Actually these three choices are useful with other data models, which we will see in future chapters. With regression model we can simply choose the training set. This tells WEKA that we want to use the data we supplied in the ARFF file to build our data model.

Last step in creating our data model is to select the dependent variable, which is the column we are looking for prediction. We know that this column in the selling price, but we have to tell this to WEKA too. There is a combo box, right below the test options which lets us choose the dependent variable for our data model. Although the col.umn sellingPrice is selected by default, if not so, please select it.

After all this, click on Start. The figure below shows what the output should look like.

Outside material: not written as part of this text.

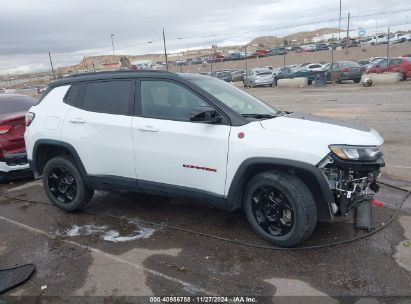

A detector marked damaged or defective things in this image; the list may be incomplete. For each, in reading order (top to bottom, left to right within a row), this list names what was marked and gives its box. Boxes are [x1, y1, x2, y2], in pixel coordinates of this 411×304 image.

damaged front bumper [318, 152, 386, 216]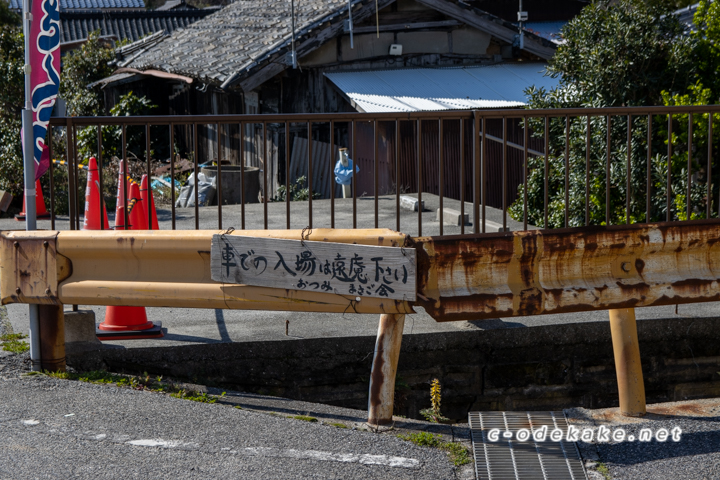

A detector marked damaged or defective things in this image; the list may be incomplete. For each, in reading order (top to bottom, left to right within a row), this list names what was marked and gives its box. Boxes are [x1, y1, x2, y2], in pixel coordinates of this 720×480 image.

rusty metal railing [43, 106, 720, 235]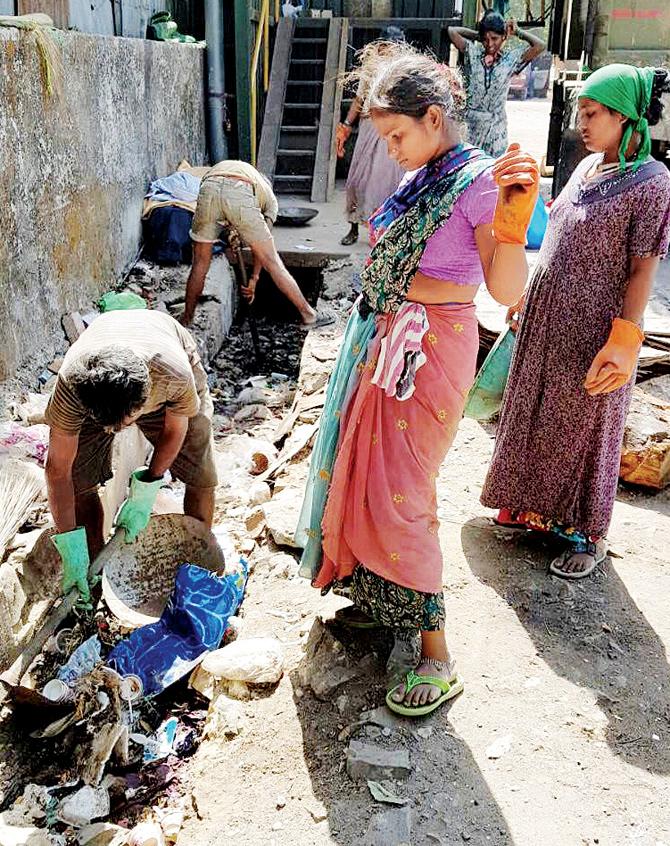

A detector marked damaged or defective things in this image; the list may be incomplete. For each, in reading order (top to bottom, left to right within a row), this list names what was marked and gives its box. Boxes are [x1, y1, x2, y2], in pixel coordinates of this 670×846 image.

Figure5. House price regression model in WEKA

2.8 Interpreting the regression model

WEKA shows the regression model in the output too, and does not mess around.

This is shown clearly in Table 3.

Table 4 displays the result, which is the selling prices of my house, after putting in the values of the independent variables for my house.

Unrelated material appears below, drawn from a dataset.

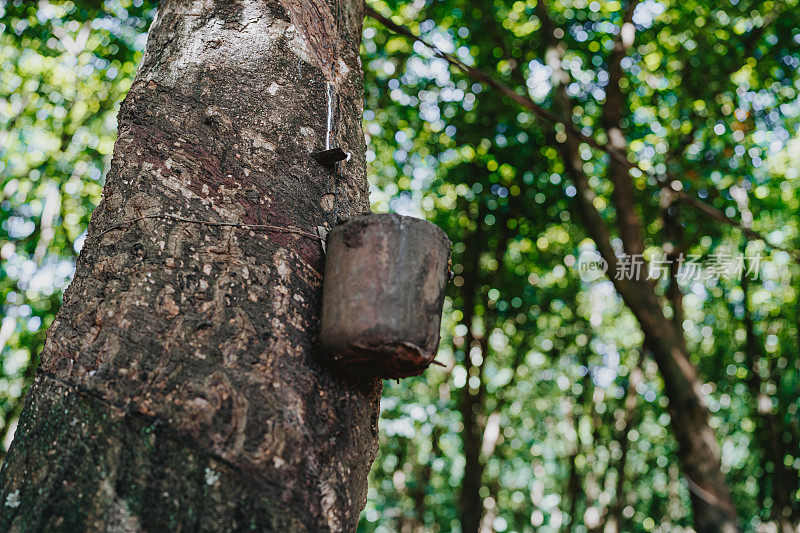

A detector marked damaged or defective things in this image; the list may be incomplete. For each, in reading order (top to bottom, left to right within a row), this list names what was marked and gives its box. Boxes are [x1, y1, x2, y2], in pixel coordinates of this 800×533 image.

rusty metal cup [322, 212, 454, 378]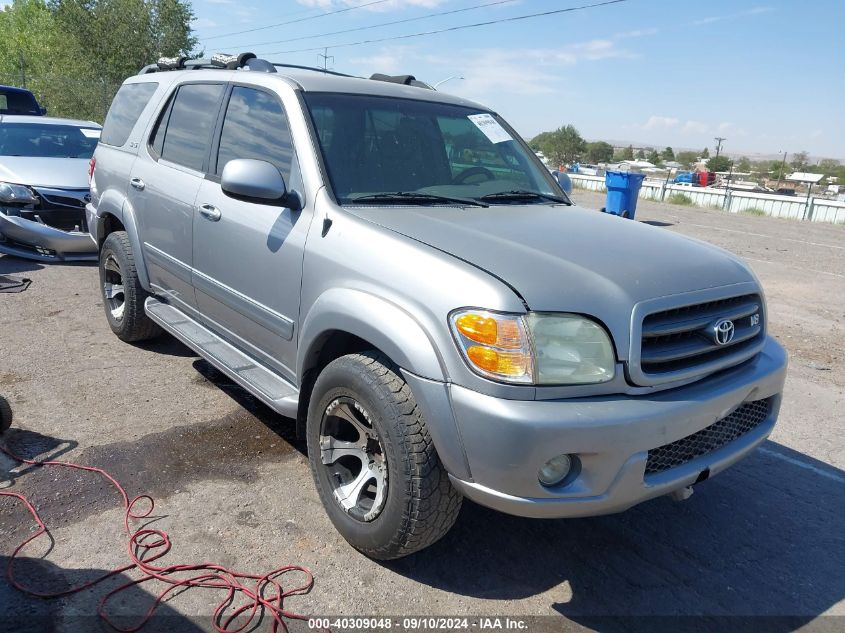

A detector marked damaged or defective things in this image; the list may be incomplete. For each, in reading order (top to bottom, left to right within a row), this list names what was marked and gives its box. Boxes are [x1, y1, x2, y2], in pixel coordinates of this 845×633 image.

damaged white car [1, 115, 100, 260]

However, if we look back to the beginning of the topic of data-mining, we would notice that data-mining is not about giving a number as the output, but it is about identifying patterns in the data and different other rules that can be formulated. It is not used to get a number but rather to develop or create a data model that helps in prediction of different patterns, detect various other parameters and help us come up with definitive results. Now let us interpret the results as shown in the output window, apart from looking at the selling price of the value. Let us look at the formula used for getting this selling price.

The Granite does not matter

To statistically contribute to the accuracy of the model, WEKA only uses the columns that add to the accuracy of the model created. The columns that deplete this accuracy are not used. This regression model tells us that whether granite is present or not, it does not contribute to the selling price of the house.

Bathrooms also do not matter

In this column we have used a simple value of zero or one. Now we use the coefficient we get from the regression model formula to know how the value of upgraded bathroom affects the value of the house overall. The model being discussed tells us that it adds $42,292 to the house value.

Bigger the house, lesser the value

Our model tells us that if the house has larger area, then it will be having lower selling price. This is clearly visible from the negative sign before the houseSize variable. The formula tells that $26 is reduced from the house value for each additional square foot of area. But this makes no sense at all. So, what is the correct interpretation for this fact? The size of the house is not the only independent variable on which the house value is dependent. It is related to the number of bedrooms in the house, because bigger the house, more bedrooms it should have. This clearly indicates that our model is not perfect. But this is not something that cannot be fixed. In the preprocessors tab we can easily remove any column from the data set which we do not want to be contributing to our data model.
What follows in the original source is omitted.